A much easier butterfly to identify is the cabbage white, an exotic species from Europe. It differs from the native great southern white by the presence of two large dark spots on the inner forewings. Note that the body is darker which is an adaptation for basking (white wings reflect light to the body) on cool mornings.
There are several small blue butterflies that are quite beautiful on close inspection with binoculars or a camera. This is a spring azure female. Often you will find many small butterflies of the skipper group on flowers. These can be difficult to identify. An easy one is the very common silver spotted skipper, in this case finding nectar on an exotic privet. A Peck’s skipper is shown feeding on verbena and a least skipper on speedwell. Your best bet is to photograph these, enlarge them and compare them with photographs in books or send them to an expert.
Another confusing group of large butterflies are those in a mimicry group centered on the pipevine swallowtail. The pipevine swallowtail is dark with a brilliant light blue coloring on the inner hindwings advertising its toxicity to predators. This poison is derived from the feeding of the caterpillars on pipevine and is passed to the adult. Tiger swallowtails are often yellow as this individual which has been damaged by attacks of birds. So a different dark morph has evolved in the females only which gains protection from its close resemblance to the pipevine swallowtail. Several other species such as this red spotted purple in a completely different family (the brushfoots) also look like the pipevine, yet they are edible to birds. Such a mimicry complex is called Batesian mimicry since several edible species resemble an unpalatable species. Muellerian mimicry found in the monarch and the queen (caterpillars feed on milkweeds), the gulf fritillary (caterpillars feed on passionvines) and the viceroy (caterpillars feed on willow) differs in that all members are toxic due to their consumption of toxic food plants as larvae.

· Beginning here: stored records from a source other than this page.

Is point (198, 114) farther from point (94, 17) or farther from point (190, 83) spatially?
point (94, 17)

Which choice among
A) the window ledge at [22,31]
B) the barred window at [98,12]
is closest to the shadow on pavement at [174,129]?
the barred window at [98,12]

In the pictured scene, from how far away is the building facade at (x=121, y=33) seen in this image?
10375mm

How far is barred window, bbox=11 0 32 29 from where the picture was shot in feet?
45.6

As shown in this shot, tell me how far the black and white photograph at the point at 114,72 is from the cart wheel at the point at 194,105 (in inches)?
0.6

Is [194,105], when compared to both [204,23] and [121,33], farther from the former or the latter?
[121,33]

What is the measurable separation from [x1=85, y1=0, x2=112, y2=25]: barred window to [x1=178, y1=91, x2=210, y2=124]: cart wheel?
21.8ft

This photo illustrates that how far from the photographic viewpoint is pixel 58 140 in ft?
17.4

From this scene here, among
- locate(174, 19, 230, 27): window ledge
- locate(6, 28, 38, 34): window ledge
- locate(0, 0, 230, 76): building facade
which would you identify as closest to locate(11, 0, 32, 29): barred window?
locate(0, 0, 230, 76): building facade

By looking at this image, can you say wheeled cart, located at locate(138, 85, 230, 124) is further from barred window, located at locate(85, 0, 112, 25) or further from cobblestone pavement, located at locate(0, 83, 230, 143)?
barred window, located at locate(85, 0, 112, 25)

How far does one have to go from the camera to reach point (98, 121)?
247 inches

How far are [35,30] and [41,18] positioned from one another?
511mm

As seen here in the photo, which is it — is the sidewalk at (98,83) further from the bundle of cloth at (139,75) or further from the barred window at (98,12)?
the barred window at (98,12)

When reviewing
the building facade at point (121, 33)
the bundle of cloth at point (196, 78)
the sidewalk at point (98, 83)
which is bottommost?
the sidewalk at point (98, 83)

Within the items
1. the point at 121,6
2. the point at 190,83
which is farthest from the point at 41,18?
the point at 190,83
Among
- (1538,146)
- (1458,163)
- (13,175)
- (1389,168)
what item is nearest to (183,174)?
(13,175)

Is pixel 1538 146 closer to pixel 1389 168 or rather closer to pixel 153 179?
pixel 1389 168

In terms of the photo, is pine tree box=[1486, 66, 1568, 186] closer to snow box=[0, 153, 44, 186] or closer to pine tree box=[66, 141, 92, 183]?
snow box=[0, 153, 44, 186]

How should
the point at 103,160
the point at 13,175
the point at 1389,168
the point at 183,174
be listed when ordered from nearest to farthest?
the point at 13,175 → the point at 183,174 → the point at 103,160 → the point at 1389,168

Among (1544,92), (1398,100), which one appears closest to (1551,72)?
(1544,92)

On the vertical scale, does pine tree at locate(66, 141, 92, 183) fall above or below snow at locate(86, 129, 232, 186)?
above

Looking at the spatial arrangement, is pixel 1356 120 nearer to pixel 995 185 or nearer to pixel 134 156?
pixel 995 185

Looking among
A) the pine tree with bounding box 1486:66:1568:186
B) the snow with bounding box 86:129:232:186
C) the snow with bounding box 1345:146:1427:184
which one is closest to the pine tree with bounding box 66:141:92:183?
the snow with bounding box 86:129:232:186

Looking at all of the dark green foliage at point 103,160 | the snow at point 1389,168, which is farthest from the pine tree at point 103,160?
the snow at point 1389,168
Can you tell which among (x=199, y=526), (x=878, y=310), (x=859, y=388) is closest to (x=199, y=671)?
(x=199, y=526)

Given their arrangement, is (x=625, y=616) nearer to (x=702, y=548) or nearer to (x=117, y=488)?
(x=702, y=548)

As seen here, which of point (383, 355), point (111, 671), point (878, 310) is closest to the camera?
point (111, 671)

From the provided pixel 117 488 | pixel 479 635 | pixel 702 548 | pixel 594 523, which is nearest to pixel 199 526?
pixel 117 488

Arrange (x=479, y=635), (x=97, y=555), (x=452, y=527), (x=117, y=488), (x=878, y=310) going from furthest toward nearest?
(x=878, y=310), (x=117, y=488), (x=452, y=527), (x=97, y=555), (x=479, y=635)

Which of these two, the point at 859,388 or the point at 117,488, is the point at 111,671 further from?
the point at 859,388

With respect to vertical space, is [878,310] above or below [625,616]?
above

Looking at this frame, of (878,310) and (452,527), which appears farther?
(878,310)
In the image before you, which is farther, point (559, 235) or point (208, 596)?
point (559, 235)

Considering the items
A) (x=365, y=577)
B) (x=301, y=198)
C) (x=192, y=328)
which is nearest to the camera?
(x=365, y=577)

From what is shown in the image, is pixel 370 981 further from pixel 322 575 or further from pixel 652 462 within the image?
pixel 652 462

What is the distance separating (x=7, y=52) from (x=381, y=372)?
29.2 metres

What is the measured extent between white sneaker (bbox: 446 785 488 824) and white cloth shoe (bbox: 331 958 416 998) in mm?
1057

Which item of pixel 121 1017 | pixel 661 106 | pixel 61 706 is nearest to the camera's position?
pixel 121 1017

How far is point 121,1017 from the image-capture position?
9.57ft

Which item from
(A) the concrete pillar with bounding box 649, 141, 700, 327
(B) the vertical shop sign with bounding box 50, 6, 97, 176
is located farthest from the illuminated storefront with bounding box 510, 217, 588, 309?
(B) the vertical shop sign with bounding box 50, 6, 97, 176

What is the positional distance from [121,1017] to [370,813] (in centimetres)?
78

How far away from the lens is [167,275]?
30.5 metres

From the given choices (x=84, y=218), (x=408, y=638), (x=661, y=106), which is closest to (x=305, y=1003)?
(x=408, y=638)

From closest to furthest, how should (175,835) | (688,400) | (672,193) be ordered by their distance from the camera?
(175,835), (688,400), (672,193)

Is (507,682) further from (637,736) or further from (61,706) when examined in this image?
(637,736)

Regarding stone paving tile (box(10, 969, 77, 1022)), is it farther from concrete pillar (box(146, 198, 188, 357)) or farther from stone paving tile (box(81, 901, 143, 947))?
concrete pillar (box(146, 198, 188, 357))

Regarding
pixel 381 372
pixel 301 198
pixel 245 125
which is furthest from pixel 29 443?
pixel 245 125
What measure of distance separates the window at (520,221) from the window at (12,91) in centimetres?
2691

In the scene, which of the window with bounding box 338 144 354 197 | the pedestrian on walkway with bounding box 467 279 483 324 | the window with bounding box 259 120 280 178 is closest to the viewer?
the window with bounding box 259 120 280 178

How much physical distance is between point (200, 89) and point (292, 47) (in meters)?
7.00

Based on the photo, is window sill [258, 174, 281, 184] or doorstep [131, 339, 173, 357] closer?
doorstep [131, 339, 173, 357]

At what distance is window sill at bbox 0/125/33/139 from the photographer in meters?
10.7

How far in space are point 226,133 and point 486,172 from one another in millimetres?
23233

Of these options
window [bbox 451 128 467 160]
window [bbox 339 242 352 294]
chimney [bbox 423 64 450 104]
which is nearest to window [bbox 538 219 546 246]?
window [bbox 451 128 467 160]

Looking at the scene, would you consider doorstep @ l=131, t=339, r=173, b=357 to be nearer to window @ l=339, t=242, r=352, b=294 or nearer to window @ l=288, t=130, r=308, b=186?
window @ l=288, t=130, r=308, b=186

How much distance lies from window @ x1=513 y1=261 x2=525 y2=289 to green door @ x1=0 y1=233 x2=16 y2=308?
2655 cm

Of course not just butterflies but many types of insects increase in numbers with the advent of warm weather. Here are three interesting species I have seen recently. The six spotted tiger beetle is an amazing tiny predator (look at the huge jaws) that is a brilliant green due to a structural/refractive color. The large milkweed bug feeds on toxic milkweed and its bright colors warn predators to stay away. The female ebony jewelwing damselfly is a tiny predator that flies near water where its larvae live.
So as you go forth to enjoy the wonderful weather of early summer, look around and be dazzled by the variety and beauty of insect life.